Trichoblastoma is one of the most common tumors to arise within a nevus sebaceus, a congenital hamartoma most often found on the scalp. Trichoblastomas have been reported to occur in Curry-Jones syndrome (patchy hypopigmentation, polysyndactyly, cranial defects, and ophthalmic and gastrointestinal abnormalities).
Malignant transformation of trichoblastoma into a trichoblastic carcinoma, trichoblastic sarcoma, or trichoblastic carcinosarcoma is exceedingly rare. Malignant transformation most commonly presents as a long-standing lesion that suddenly enlarges. There is limited available data concerning the behavior and prognosis of malignant trichoblastic neoplasms; however, distant spread and death have been reported, and this aggressive behavior may be more common in sporadic cases.
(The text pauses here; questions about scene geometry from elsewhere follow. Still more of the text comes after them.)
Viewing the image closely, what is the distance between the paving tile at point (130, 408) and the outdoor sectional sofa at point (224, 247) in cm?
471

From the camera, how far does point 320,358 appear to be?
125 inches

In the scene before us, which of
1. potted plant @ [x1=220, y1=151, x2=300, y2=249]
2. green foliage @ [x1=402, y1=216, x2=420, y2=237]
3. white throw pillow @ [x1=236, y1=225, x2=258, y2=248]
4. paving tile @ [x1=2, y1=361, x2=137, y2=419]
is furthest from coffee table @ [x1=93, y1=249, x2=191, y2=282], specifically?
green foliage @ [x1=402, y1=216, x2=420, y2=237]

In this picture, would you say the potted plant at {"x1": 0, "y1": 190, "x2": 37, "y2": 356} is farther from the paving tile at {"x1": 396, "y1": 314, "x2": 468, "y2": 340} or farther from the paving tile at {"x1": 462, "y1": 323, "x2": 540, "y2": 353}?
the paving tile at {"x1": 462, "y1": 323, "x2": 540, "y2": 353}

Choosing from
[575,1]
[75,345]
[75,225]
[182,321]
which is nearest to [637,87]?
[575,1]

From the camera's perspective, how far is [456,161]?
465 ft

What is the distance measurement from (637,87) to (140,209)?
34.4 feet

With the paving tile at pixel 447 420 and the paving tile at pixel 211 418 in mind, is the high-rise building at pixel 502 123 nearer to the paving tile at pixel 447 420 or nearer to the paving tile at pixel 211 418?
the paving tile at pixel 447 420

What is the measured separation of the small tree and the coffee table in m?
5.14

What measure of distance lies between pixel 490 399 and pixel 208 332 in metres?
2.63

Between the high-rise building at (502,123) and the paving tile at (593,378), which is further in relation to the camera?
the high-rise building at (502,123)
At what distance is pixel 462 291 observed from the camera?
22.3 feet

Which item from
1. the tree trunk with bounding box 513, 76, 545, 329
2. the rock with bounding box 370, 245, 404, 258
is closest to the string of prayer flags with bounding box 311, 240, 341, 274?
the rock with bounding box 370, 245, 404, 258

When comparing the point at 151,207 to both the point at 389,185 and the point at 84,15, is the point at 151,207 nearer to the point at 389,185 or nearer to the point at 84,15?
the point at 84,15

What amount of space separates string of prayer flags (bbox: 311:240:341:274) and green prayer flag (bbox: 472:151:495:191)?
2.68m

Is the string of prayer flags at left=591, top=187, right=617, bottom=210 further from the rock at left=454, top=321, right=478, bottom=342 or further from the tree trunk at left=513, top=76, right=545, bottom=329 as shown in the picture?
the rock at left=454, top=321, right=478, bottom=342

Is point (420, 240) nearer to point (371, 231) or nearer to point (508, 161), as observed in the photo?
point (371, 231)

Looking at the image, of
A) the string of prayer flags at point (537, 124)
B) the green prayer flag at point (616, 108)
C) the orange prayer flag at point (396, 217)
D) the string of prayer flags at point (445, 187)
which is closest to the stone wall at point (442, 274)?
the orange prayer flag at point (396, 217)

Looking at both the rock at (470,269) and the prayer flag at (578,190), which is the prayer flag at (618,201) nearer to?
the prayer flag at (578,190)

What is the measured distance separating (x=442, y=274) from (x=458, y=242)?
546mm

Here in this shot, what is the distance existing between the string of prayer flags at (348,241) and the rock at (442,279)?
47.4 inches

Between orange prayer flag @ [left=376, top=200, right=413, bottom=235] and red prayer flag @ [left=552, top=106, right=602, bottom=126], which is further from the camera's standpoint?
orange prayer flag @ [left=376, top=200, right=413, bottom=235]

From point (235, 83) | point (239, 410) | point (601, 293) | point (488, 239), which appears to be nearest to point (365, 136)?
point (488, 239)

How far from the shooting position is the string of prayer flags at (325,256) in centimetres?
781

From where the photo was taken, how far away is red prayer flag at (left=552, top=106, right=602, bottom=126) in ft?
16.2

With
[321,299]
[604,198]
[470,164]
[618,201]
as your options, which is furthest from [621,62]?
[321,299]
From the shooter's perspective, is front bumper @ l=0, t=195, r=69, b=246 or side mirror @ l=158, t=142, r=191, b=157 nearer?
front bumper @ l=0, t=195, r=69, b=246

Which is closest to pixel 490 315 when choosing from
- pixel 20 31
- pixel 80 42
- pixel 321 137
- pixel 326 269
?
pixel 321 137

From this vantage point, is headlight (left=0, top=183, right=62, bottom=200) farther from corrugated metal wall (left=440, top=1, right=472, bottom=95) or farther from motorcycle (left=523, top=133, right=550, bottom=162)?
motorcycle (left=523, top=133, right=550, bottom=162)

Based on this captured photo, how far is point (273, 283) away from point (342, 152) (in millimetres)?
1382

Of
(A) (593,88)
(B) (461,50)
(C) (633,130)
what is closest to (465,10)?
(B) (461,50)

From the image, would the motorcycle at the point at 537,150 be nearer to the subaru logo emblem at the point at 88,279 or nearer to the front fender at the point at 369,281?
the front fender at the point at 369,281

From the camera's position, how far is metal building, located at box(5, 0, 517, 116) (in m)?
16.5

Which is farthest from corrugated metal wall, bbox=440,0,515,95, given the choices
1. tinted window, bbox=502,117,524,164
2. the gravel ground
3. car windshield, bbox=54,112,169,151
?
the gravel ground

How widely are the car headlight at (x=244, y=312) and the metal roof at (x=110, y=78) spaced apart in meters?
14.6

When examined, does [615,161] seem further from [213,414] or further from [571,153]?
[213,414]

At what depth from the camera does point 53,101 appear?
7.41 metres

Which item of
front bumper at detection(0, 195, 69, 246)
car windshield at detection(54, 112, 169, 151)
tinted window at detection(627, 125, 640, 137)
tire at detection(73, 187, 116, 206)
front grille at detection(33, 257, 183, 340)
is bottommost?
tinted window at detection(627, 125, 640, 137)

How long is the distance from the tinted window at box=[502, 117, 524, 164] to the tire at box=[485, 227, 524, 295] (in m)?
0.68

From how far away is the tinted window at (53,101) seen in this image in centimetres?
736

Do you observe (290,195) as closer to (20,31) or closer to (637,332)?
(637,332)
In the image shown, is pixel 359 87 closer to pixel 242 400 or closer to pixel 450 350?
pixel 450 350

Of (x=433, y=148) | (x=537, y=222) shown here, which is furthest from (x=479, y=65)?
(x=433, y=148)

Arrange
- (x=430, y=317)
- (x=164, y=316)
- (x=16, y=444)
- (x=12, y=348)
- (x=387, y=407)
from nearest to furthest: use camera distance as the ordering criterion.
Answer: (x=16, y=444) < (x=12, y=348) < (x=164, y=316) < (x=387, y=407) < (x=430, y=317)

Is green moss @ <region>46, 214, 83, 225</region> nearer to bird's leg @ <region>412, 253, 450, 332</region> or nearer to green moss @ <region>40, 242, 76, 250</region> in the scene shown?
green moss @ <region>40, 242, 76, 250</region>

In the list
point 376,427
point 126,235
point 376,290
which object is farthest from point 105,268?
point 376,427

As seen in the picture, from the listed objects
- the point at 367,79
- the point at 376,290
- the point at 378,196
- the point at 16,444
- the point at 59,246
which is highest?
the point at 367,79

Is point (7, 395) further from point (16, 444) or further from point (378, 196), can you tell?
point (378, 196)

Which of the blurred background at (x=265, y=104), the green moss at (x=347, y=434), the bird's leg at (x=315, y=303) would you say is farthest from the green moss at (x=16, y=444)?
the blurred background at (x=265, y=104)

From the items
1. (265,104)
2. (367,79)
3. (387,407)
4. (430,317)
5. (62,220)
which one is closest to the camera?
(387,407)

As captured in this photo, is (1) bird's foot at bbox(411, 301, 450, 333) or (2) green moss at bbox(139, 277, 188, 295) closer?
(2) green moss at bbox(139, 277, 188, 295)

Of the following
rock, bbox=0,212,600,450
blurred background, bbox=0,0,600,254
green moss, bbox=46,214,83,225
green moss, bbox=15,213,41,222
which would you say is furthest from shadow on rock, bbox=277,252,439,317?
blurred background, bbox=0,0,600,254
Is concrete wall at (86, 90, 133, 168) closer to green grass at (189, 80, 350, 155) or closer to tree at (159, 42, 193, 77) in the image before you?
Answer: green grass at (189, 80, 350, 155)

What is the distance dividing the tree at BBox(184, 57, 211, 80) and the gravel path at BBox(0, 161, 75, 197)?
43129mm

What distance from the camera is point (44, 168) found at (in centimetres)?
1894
D23.9 – Other benign neoplasm of skin, unspecified
277942005 – Trichoblastoma
- Basal cell carcinoma (BCC) – Trichoblastoma may mimic BCC clinically and histopathologically. Trichoblastoma does not typically have cellular atypia, apoptotic bodies, or mitoses, which can help distinguish it from BCC. Immunohistochemistry can also help distinguish trichoblastoma from BCC.
- Merkel cell carcinoma – Presents as a rapidly expanding pink to bluish red, firm nodule.
- Spiradenoma – Associated with pain and tenderness to palpation.
- Cutaneous lymphadenoma
- Pilar cyst – Smooth and mobile on palpation.
- Epidermoid cyst – Freely movable on palpation and may have a central punctum.
- Keloid – Occurs at a site of previous trauma and is more common in darker skin phototypes.
- Cutaneous neuroma
- Seborrheic keratosis – Look for stuck-on appearance clinically and for horn cysts on dermoscopy.
- Sebaceous adenoma – Associated with Muir-Torre syndrome.